Ich bin okay. Du klingst immer noch müde. Solltest du jetzt schon wach sein P Rafaels Stimme schien aus weiter Ferne zu kommen, und es bedeutete für ihn unverkennbar eine Anstrengung, Colby zu erreichen. Dass er es versuchte, machte sie unendlich glücklich. Sie wusste, dass seine Wunden noch nicht ganz verheilt waren und dass der Hunger in ihm wütete, doch er suchte trotzdem ihre Nähe. Sie hasste es, einfach so dahinzuschmelzen, obwohl sie wegen der Probleme, die er ihr gemacht hatte, sehr böse auf ihn war. Sie wollte ihn nicht brauchen. Und sie wollte nicht daran denken, zu welcher Gewalttätigkeit er imstande war.

Ich kann nicht vor einer Stunde bei dir sein. Zeig mir, was passiert ist. Ich fühle deine Schmerzen. Sie sind groß genug, um mich aus meinem Schlaf zu reißen.

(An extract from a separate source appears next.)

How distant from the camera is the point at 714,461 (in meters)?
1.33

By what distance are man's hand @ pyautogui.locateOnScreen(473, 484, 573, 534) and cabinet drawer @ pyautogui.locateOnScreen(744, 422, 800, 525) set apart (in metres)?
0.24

Sie holte tief Luft und zwang sich, ihren Blick auf die furchtbare Fleischwunde in ihrem Oberschenkel zu richten und gleichzeitig die Hand zu heben und das Handtuch mit Eis wegzunehmen. Als sie hörte, wie Rafael scharf den Atem einzog, deckte sie die Wunde hastig wieder zu. Paul bringt mich zum Arzt. Das ist keine große Affäre. Ein paar Stiche, mehr nicht.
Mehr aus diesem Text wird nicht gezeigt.